(Berlin) Les Berlinois n’y croyaient plus : leur nouvel aéroport va accueillir samedi ses premiers avions, avec neuf ans de retard sur le calendrier et des inquiétudes majeures au moment où le secteur aérien subit la pire crise de son histoire.

« Nous sommes prêts à décoller ! » assure la direction de la plateforme qui va remplacer les deux actuels aéroports de la capitale allemande, Tegel et Schönefeld.

Satisfaction, mais pas de triomphalisme : la construction du « BER », débutée en 2006, s’est transformée en parcours du combattant, le chantier enchaînant défaillances, négligences et retards.

L’aéroport, situé au sud-est de la capitale, aurait initialement dû être inauguré en 2011. Devenu un gouffre financier et la risée des Berlinois, il démarre ses activités alors que la pandémie de COVID-19 a fait plonger le trafic aérien mondial.

Comme si la crise sanitaire ne suffisait pas, le spectre de la crise climatique jette son ombre : des actions de « désobéissance civile » sont annoncées le jour de l’inauguration par le collectif écologiste Extinction Rebellion qui dénonce l’impact de l’aviation sur le réchauffement.

Dans ce contexte, « nous ouvrirons simplement, on ne fera pas de fête », explique Engelbert Lütke-Daldrup, président de la société gestionnaire des aéroports de Berlin.

Lufthansa et Easyjet seront les deux premières compagnies à poser des avions, annoncés en début d’après-midi, sur le tarmac du troisième aéroport du pays, après Francfort et Munich.

« Tapis magique »

Dans le terminal 1, 200 employés s’activent pour désinfecter les 360 000 m2 du complexe, quelques jours avant l’ouverture. Une centaine de distributeurs de gel hydroalcoolique ont été installés, et des robots nettoient inlassablement les sols.

Suspendu au plafond, le « tapis magique », une monumentale œuvre de l’artiste américaine Pae White, apporte une touche de couleur rouge carmin au hall encore vide.

Les exploitants ont tablé sur le transit de 27 millions de personnes par an pour le terminal 1, le seul à ouvrir samedi. Mais en novembre, à cause de la pandémie, seules 20 % des capacités de vol normales sont prévues.

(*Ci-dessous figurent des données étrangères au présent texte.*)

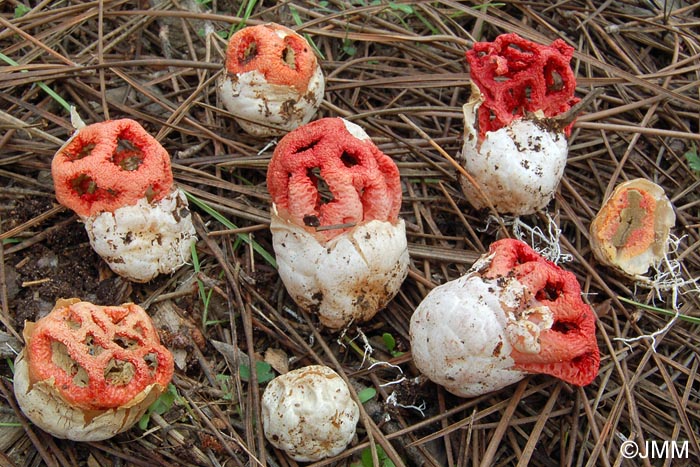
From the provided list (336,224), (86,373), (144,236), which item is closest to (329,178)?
(336,224)

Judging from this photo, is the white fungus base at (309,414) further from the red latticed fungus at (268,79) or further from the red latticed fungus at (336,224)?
the red latticed fungus at (268,79)

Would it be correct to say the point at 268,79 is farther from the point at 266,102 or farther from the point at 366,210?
the point at 366,210

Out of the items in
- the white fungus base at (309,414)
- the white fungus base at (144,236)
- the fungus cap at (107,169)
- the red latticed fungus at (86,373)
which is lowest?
the white fungus base at (309,414)

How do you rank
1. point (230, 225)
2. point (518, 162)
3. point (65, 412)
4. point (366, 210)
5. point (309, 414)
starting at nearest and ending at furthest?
point (65, 412)
point (309, 414)
point (366, 210)
point (518, 162)
point (230, 225)

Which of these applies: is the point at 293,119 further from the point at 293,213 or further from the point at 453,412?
the point at 453,412

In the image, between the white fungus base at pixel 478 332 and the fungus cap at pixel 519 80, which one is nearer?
the white fungus base at pixel 478 332

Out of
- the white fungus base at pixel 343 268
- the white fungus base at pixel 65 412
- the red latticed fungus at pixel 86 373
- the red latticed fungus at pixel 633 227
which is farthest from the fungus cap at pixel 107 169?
the red latticed fungus at pixel 633 227
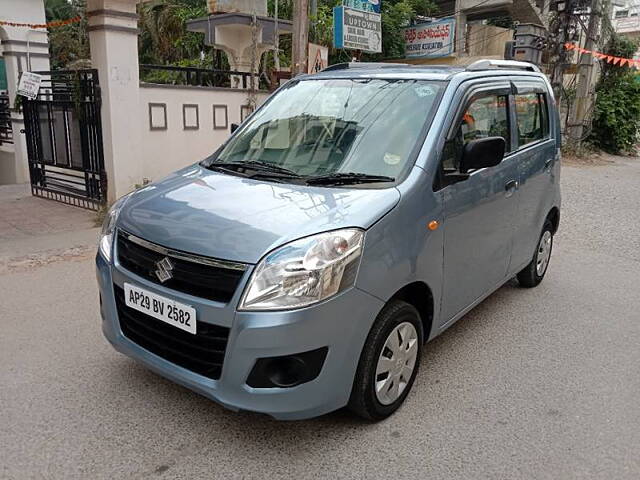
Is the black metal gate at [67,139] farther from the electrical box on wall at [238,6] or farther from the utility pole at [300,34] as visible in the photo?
the electrical box on wall at [238,6]

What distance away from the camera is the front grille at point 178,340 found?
8.39 feet

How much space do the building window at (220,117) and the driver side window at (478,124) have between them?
23.1 feet

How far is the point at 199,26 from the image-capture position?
13477 mm

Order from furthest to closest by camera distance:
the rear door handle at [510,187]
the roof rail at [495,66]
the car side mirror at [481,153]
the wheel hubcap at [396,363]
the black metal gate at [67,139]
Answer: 1. the black metal gate at [67,139]
2. the rear door handle at [510,187]
3. the roof rail at [495,66]
4. the car side mirror at [481,153]
5. the wheel hubcap at [396,363]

Le terminal 2 restera fermé jusqu’au printemps 2021.

Et une quinzaine de boutiques et restaurants n’ouvriront pas le jour de l’inauguration, en raison de la crise. Les boutiques restantes pourront adopter des « horaires d’ouverture réduits », à cause de la faible fréquentation dans l’aéroport, précise à l’AFP un porte-parole.

De quoi donner des sueurs froides aux gestionnaires de la plateforme, dont le coût initial, estimé à 1,7 milliard d’euros, a déjà grimpé à 6,5 milliards.

Suppressions de postes

Pour aider l’aéroport et assurer l’avenir des 20 000 personnes qui doivent, à terme, y travailler, les autorités ont débloqué 300 millions d’euros d’aides financières pour l’année 2020. D’autres aides seront sans doute nécessaires, a prévenu mardi le ministre des Transports Andreas Scheuer.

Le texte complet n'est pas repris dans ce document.